Wood – Will wrapping the stove pipes with copper pipes increase wood stove efficiency

energy efficiencyheatingwoodstove

I've heard that wrapping my wood stove's chimney – the parts inside the house that go from the stove the the actual chimney – with copper pipes will increase the amount of heat generated.

Has anyone ever tried this? What diameter copper would work best for a typical 7" stove pipe? And how long should the copper be, given a 3' length of stove pipe?

Best Answer

In a woodstove, where the fire doesn't get very hot, you get a lot of unburnt gases. These are compounds that could burn but only at a higher temperature. Instead, they evaporate. As they travel up the chimney, the cool and condense. Over time it builds up. If you then burn a really hot fire, they can finally ignite, and your chimney burns. This can happen when you use a lot of pitchy softwood for a long time (Douglas Fir, for example) and then burn some really dry hardwood (e.g., maple).

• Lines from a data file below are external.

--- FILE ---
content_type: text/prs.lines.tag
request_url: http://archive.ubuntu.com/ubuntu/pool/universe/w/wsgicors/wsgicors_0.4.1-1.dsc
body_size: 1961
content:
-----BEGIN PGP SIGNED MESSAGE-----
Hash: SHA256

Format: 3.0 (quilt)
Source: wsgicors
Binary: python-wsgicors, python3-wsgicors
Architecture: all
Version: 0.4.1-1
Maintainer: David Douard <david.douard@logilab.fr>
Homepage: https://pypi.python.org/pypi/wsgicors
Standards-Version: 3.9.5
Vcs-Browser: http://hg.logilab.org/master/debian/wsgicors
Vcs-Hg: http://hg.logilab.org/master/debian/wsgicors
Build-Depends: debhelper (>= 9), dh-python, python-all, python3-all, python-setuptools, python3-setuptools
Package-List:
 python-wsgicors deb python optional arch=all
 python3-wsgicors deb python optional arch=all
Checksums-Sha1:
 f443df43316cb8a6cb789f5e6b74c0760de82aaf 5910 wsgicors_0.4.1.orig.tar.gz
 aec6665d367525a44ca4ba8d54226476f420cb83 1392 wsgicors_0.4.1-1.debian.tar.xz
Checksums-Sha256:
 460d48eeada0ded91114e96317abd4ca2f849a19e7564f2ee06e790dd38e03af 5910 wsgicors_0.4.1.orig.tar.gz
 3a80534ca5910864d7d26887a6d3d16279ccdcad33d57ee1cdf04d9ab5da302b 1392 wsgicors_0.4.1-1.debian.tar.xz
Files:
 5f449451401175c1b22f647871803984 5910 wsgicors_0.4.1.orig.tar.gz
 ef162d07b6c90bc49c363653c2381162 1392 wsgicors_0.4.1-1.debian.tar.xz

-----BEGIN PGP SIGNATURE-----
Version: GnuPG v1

If you do something clever to extract more heat from the chimney, you will get more condensed goop in your chimney, so be sure to clean it regularly.

Another way to deal with this problem is to always make a really hot fire. Then almost everything will burn, leaving very little goop in the chimney, and very little ash. That's going to be too much heat for your house, so you have to surround your fire with an enormous thermal mass. That will moderate the temperature. This is the principle behind a "Russian stove", among other names.